═══ ENTRIES SUPPLIED ═══
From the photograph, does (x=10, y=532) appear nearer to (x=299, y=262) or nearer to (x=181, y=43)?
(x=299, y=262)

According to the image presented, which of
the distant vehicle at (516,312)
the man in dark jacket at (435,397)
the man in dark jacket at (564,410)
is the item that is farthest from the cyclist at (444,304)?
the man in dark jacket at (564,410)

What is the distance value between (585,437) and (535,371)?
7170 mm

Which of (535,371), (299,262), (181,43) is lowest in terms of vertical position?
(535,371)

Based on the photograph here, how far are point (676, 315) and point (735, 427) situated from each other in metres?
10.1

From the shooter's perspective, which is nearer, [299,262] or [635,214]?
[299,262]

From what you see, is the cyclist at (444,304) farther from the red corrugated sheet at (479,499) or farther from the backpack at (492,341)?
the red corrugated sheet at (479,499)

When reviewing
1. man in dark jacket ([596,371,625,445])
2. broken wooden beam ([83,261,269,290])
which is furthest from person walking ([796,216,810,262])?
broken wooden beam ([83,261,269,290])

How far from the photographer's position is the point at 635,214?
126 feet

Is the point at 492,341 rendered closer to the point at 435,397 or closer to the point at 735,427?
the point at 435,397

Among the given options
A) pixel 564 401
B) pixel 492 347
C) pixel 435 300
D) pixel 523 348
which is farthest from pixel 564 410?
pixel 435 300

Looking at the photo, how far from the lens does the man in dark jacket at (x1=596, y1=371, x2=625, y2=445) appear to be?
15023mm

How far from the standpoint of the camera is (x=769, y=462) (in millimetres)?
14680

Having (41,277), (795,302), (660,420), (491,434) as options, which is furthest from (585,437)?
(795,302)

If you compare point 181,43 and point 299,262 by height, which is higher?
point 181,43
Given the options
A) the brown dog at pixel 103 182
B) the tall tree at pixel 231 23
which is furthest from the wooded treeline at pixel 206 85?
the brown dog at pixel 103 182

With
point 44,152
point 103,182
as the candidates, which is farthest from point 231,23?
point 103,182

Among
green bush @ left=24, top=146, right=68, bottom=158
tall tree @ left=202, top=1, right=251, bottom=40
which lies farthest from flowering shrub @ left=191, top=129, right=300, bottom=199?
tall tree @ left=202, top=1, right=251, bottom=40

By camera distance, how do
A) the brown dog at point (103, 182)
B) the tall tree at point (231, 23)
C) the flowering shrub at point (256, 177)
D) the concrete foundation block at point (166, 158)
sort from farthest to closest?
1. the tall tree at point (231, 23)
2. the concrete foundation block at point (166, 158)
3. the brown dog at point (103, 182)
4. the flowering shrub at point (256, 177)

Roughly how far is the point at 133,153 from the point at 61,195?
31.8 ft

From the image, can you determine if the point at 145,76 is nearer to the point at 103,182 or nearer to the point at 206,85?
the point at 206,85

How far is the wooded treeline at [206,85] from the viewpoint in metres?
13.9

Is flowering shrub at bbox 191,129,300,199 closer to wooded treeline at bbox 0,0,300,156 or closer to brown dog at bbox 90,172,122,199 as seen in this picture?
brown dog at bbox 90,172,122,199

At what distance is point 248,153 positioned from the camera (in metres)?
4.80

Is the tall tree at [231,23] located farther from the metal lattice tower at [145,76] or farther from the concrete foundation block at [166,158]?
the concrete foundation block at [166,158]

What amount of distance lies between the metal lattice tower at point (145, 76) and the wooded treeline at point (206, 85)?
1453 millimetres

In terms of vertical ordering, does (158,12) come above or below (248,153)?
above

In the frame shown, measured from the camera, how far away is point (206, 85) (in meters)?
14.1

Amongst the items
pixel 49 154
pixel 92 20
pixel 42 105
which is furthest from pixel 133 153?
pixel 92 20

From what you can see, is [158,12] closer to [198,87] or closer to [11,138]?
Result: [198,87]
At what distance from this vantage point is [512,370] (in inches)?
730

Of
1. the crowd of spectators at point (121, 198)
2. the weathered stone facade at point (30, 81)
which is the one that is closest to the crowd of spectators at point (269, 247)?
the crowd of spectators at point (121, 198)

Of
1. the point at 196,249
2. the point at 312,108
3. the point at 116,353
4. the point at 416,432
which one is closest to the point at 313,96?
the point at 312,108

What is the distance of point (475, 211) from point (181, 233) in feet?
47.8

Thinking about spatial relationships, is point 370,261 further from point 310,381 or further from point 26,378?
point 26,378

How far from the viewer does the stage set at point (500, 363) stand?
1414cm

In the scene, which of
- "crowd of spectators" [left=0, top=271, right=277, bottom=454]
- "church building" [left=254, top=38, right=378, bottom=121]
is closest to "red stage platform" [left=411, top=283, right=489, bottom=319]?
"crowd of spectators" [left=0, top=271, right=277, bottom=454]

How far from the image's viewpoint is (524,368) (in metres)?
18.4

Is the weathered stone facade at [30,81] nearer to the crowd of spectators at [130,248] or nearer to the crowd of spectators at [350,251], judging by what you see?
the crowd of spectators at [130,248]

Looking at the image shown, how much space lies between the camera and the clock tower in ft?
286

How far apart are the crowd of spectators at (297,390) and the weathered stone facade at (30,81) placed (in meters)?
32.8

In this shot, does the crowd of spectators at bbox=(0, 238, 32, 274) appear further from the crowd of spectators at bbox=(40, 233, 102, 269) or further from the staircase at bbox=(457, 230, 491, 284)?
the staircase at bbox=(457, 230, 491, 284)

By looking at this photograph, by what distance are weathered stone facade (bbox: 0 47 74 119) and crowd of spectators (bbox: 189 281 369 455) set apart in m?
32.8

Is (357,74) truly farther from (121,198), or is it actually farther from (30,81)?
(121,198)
═══
**EXERCISE GOAL**
Return the full listing, character for character.

**TASK OUTPUT**
From the photograph, does (x=10, y=532) appear nearer to (x=299, y=262) or nearer to (x=181, y=43)?
(x=299, y=262)

According to the image presented, which of
the distant vehicle at (516,312)
the man in dark jacket at (435,397)
the man in dark jacket at (564,410)
is the item that is farthest from the cyclist at (444,304)?
the man in dark jacket at (564,410)

What is the distance value between (585,437) and (535,371)?
7170 mm

Which of (535,371), (299,262), (181,43) is lowest in terms of vertical position?
(535,371)

Based on the photograph here, how far are point (676, 315) and point (735, 427) situated from each other in metres?
10.1

From the shooter's perspective, which is nearer, [299,262] or [635,214]?
[299,262]

From what you see, is the cyclist at (444,304) farther from the red corrugated sheet at (479,499) or farther from the backpack at (492,341)?
the red corrugated sheet at (479,499)

When reviewing
1. man in dark jacket ([596,371,625,445])
2. broken wooden beam ([83,261,269,290])
which is furthest from person walking ([796,216,810,262])?
broken wooden beam ([83,261,269,290])

How far from the photographer's position is the point at 635,214?
126 feet

Is the point at 492,341 rendered closer to the point at 435,397 or closer to the point at 735,427?
the point at 435,397

Among the given options
A) pixel 564 401
B) pixel 492 347
C) pixel 435 300
D) pixel 523 348
which is farthest from pixel 564 410?
pixel 435 300

Looking at the photo, how far from the lens does the man in dark jacket at (x1=596, y1=371, x2=625, y2=445) appear to be?
15023mm

How far from the standpoint of the camera is (x=769, y=462) (in millimetres)?
14680

Having (41,277), (795,302), (660,420), (491,434) as options, which is furthest from (585,437)?
(795,302)

If you compare point 181,43 and point 299,262 by height, which is higher?
point 181,43
Given the options
A) the brown dog at pixel 103 182
B) the tall tree at pixel 231 23
which is furthest from the wooded treeline at pixel 206 85?
the brown dog at pixel 103 182

With
point 44,152
point 103,182
as the candidates, which is farthest from point 231,23?
point 103,182

Among
green bush @ left=24, top=146, right=68, bottom=158
tall tree @ left=202, top=1, right=251, bottom=40
which lies farthest from flowering shrub @ left=191, top=129, right=300, bottom=199?
tall tree @ left=202, top=1, right=251, bottom=40

By camera distance, how do
A) the brown dog at point (103, 182)
B) the tall tree at point (231, 23)
C) the flowering shrub at point (256, 177)
D) the concrete foundation block at point (166, 158)
sort from farthest to closest?
1. the tall tree at point (231, 23)
2. the concrete foundation block at point (166, 158)
3. the brown dog at point (103, 182)
4. the flowering shrub at point (256, 177)

Roughly how far is the point at 133,153 from the point at 61,195?
31.8 ft

From the image, can you determine if the point at 145,76 is nearer to the point at 103,182 or nearer to the point at 206,85?
the point at 206,85

How far is the wooded treeline at [206,85] from the viewpoint in metres?
13.9

Is flowering shrub at bbox 191,129,300,199 closer to wooded treeline at bbox 0,0,300,156 or closer to brown dog at bbox 90,172,122,199 as seen in this picture?
brown dog at bbox 90,172,122,199

At what distance is point 248,153 positioned from the camera (in metres)?
4.80

Is the tall tree at [231,23] located farther from the metal lattice tower at [145,76] or farther from the concrete foundation block at [166,158]?
the concrete foundation block at [166,158]

What amount of distance lies between the metal lattice tower at point (145, 76) and the wooded treeline at point (206, 85)?
1453 millimetres

In terms of vertical ordering, does (158,12) come above or below (248,153)?
above

In the frame shown, measured from the camera, how far away is point (206, 85) (in meters)?
14.1

Amongst the items
pixel 49 154
pixel 92 20
pixel 42 105
which is furthest from pixel 133 153?
pixel 92 20

From what you can see, is [158,12] closer to [198,87] or closer to [11,138]?
Result: [198,87]
At what distance from this vantage point is [512,370] (in inches)?
730

Of
1. the crowd of spectators at point (121, 198)
2. the weathered stone facade at point (30, 81)
which is the one that is closest to the crowd of spectators at point (269, 247)?
the crowd of spectators at point (121, 198)

Of
1. the point at 196,249
2. the point at 312,108
3. the point at 116,353
4. the point at 416,432
which one is closest to the point at 313,96?
the point at 312,108

What is the distance of point (475, 211) from point (181, 233) in feet?
47.8

Thinking about spatial relationships, is point 370,261 further from point 310,381 or further from point 26,378?
point 26,378

How far from the viewer does the stage set at point (500, 363) stand?
1414cm

In the scene, which of
- "crowd of spectators" [left=0, top=271, right=277, bottom=454]
- "church building" [left=254, top=38, right=378, bottom=121]
is closest to "red stage platform" [left=411, top=283, right=489, bottom=319]?
"crowd of spectators" [left=0, top=271, right=277, bottom=454]

How far from the image's viewpoint is (524,368) (in metres)?
18.4

Is the weathered stone facade at [30,81] nearer to the crowd of spectators at [130,248] or nearer to the crowd of spectators at [350,251], judging by what you see?
the crowd of spectators at [130,248]

Looking at the image shown, how much space lies between the camera and the clock tower in ft?
286

How far apart are the crowd of spectators at (297,390) and the weathered stone facade at (30,81) placed (in meters)?
32.8

In this shot, does the crowd of spectators at bbox=(0, 238, 32, 274) appear further from the crowd of spectators at bbox=(40, 233, 102, 269) or further from the staircase at bbox=(457, 230, 491, 284)?
the staircase at bbox=(457, 230, 491, 284)

By looking at this photograph, by what distance are weathered stone facade (bbox: 0 47 74 119) and crowd of spectators (bbox: 189 281 369 455) set apart in m?
32.8

Is (357,74) truly farther from (121,198), or is it actually farther from (30,81)?
(121,198)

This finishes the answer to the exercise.